The phone gets clipped into a sturdy protective hardcase, which is then mounted to your handlebars via a supplied bracket. I’ll let this chap called Josh tell you exactly how it works:
Together with Cyclemeter, I now have a nice clear display to glance at, at the end of the ride, I export the results to Strava. The dedicated Strava app is nice and clean, but a bit basic. I like the features of the Cyclemeter app, such as telling me how many calories I’ve burned (very motivating for me).
The main disadvantage of this setup is the overall size of the kit. While the iPhone itself isn’t that big, by the time it’s in the protective case it’s got added bulk. At least the case gives me confidence that if it does get dropped, the phone would survive.
I’ve managed to get mine mounted on my stem, so that it keeps it out of the way a bit, but there’s no getting over how much it much it dominates the handlebars compared to a dedicated unit like a Garmin. It might make you feel a bit self-conscious!
Other, minor, negatives points are that the home button is a stick-on dome of plastic, which fell off after a few weeks, just leaving the sticky pad. It still works though. Also, the bracket that you put on the bike doesn’t get absolutely tight. Just as you think it’s going to tighten, it loosens slightly again. So you have to tighten again, and stop just before it ‘snaps back’ to loose. However, I’ve not any problems with it falling off, or being wobbly.

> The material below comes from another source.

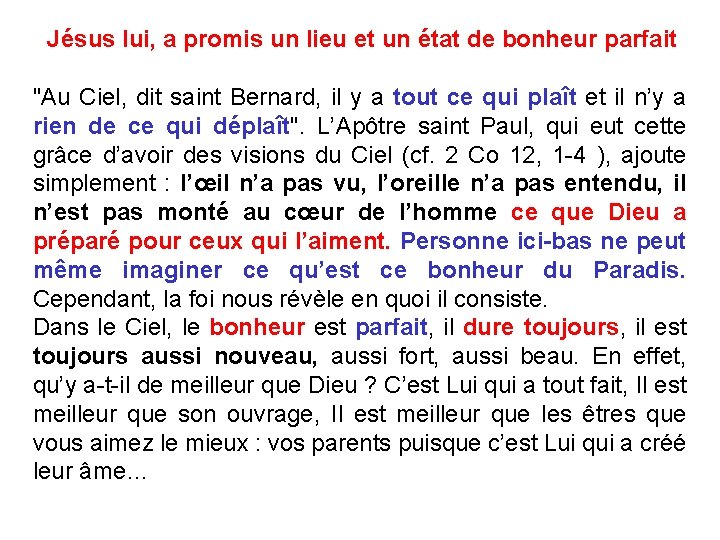 Jésus lui, a promis un lieu et un état de bonheur parfait

"Au Ciel, dit saint Bernard, il y a tout ce qui plaît et il n'y a rien de ce qui déplaît". L'Apôtre saint Paul, qui eut cette grâce d'avoir des visions du Ciel (cf. 2 Co 12, 1-4 ), ajoute simplement : l'œil n'a pas vu, l'oreille n'a pas entendu, il n'est pas monté au cœur de l'homme ce que Dieu a préparé pour ceux qui l'aiment. Personne ici-bas ne peut même imaginer ce qu'est ce bonheur du Paradis. Cependant, la foi nous révèle en quoi il consiste.
Dans le Ciel, le bonheur est parfait, il dure toujours, il est toujours aussi nouveau, aussi fort, aussi beau. En effet, qu'y a-t-il de meilleur que Dieu ? C'est Lui qui a tout fait, Il est meilleur que son ouvrage, Il est meilleur que les êtres que vous aimez le mieux : vos parents puisque c'est Lui qui a créé leur âme...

Another reason I got the mount, was that I fancied trying to shoot video to capture some of the picturesque parts of my rides (the case has a window for the lens). First of all, it’s a fiddle to get the bracket and phone in the right position so that the camera has a good landscape view, but it is possible. However, the iPhone camera just isn’t up to the job – the picture is just too shakey. There’s a lot of post-processing apps that will take out the shake, but they crop the image a lot. I did try an app called Steadylens, which works during recording, but that wasn’t much better. The overall effect is what I can only describe as ‘swirly and shimmery’ even at very slow speeds. As if its being viewed underwater:
I also noticed on still images, taken with the phone in the case, that it distorts the image towards the edges.
Despite the size, and other little niggles, the BikeMount, along with Cyclemeter, works really well, and do me just fine.